Organizar a esperança é parte essencial da missão cristã e, em 2025, ano do Jubileu da Esperança, esse compromisso se torna ainda mais urgente diante da crise climática. Foi com esse horizonte que o pavilhão da Organização de Estados Ibero-americanos (OEI), na Zona Verde da COP30, sediou na terça-feira, 18 de novembro, um painel dedicado à pergunta central: “Estamos fazendo o suficiente para avançar no cuidado da Casa Comum?”
A atividade reuniu representantes de diversos setores: Kalil Cury Filho (Federação das Indústrias do Estado de São Paulo — FIESP), Hernán Coronado (Organização Internacional do Trabalho — OIT), Kaira Reece (União de Trabalhadores das Américas), Patricia Gualinga (Conferência Eclesial da Amazônia — CEAMA) e dom Reginaldo Andrietta (Conselho Episcopal Latino-Americano — CELAM / Rede Eclesial para o Trabalho e a Oficina — RETO). A mediação foi feita pelo padre Anderson Pedroso, SJ (Companhia de Jesus), reitor da Pontifícia Universidade Católica do Rio de Janeiro (PUC-Rio) e presidente da Organização de Universidades Católicas da América Latina e Caribe (ODUCAL), cuja presença integra a atuação articulada da Companhia de Jesus na COP30.

Uma ponte entre Jubileu e COP30
Ao abrir o diálogo, padre Anderson destacou que o encontro representa “mais um passo na construção de uma ponte entre o Jubileu e a COP30”, afirmando que o cuidado da Casa Comum exige o mesmo espírito de corresponsabilidade próprio do Ano Santo.
A reflexão aprofundou a importância das redes como instrumento transformador. Para Kaira Reece, “o trabalho em rede é fundamental”, sobretudo para que sindicatos e trabalhadores tenham voz na transição energética, uma mudança que impacta diretamente quem vive em maior vulnerabilidade, muitas vezes em condições laborais precárias.

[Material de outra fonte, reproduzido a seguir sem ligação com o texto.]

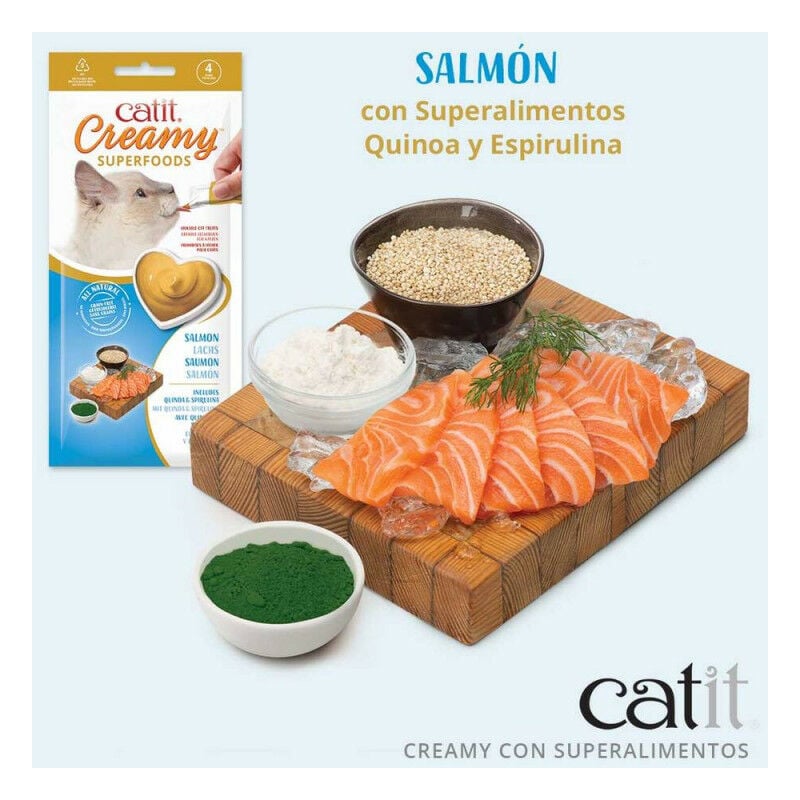 CATIT CREAMY SALMON/QUINOA 4X10GR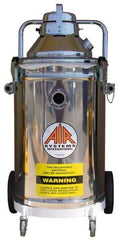 AIR Systems - 15 Gal, Stainless Steel Tank, Dry, Toxic Dust Vacuum Cleaner - 2.3 hp, 11 Amps - Exact Industrial Supply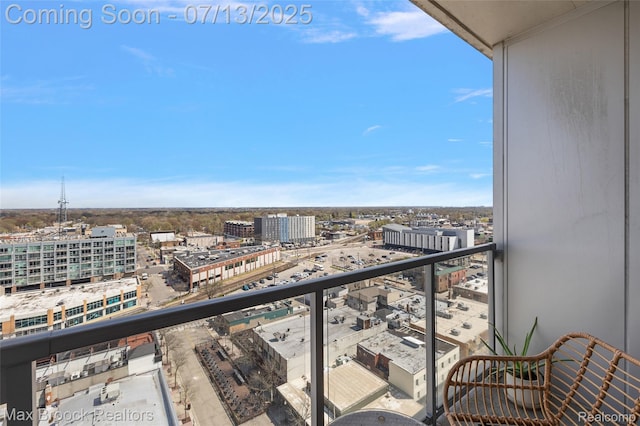 432 S Washington Ave Unit 1402, Royal Oak, MI 48067 - balcony with a view of city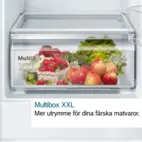 Bosch integrerat kylskåp KIR81VFE0 Serie 4, 177 cm, VitaFresh & SoftClose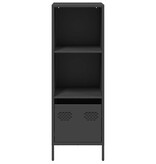 VidaXL Hoge kast 35x39x103,5 cm staal zwart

Trabalho coletivo e governança inclusiva
O compromisso compartilhado é também o caminho para soluções climáticas, afirmou Kalil Cury Filho. Ele reforçou o papel das atitudes individuais e das iniciativas já em curso na economia circular, lembrando que a agenda climática é, ao mesmo tempo, tecnológica, humana e política.
Para Hernán Coronado, construir uma governança climática verdadeira exige representatividade ampla, com centralidade para povos indígenas, comunidades locais e juventudes. “A transição precisa ocorrer com respeito, melhores condições de vida e garantia de direitos”, afirmou.
CEAMA: o clamor do território amazônico
A voz amazônica veio com força por meio de Patricia Gualinga, vice-presidenta da Conferência Eclesial da Amazônia (CEAMA), que reforçou que a conferência nasce “de um clamor e de um território”. Pela primeira vez em uma COP, a CEAMA leva a realidade amazônica e suas urgências, com destaque para a demarcação de territórios e a presença dos povos indígenas em espaços de decisão.
Ela lembrou que os territórios indígenas são os mais preservados e que a falta de financiamento compromete sua defesa. Por isso, pediu reconhecimento dos saberes ancestrais como conhecimento científico, fundamentais para enfrentar a crise climática.
Ecologia integral: horizonte da Igreja latino-americana
Dom Reginaldo Andrietta situou o debate no contexto do pensamento social da Igreja. Segundo ele, o Acordo de Paris gera avanços reais, mas ainda insuficientes, devido às resistências das grandes potências. Na América Latina, a ecologia integral não é novidade: atravessa décadas de Magistério, desde Paulo VI até os escritos dos papas contemporâneos.
O bispo ressaltou que Papa Francisco e o atual pontífice, Leão XIV, têm colocado o trabalho no centro de suas reflexões. Citando a encíclica Dilexi te, lembrou o alerta contra “a ditadura de uma economia que mata”, reforçando o apoio da Igreja a movimentos populares e a importância da democracia nas negociações climáticas.
Dignificar a vida: um chamado comum
Ao final do encontro, os participantes convergiram na urgência de dignificar a vida como eixo de qualquer decisão climática.
Kalil Cury Filho destacou o valor da Laudato Si’, sobretudo no reconhecimento do trabalho como elemento que dá sentido à existência humana. No mesmo horizonte, Kaira Reece insistiu que o desenvolvimento sustentável deve sempre priorizar a vida e a dignidade das pessoas.
Hernán Coronado reforçou o papel das comunidades indígenas e locais na formulação das soluções. Gualinga, por sua vez, questionou a inclusividade da COP e defendeu o resgate da Laudato Si’, que uniu saberes científicos e ancestrais. Para dom Andrietta, esse diálogo socioambiental é o espírito necessário para alcançar metas comuns.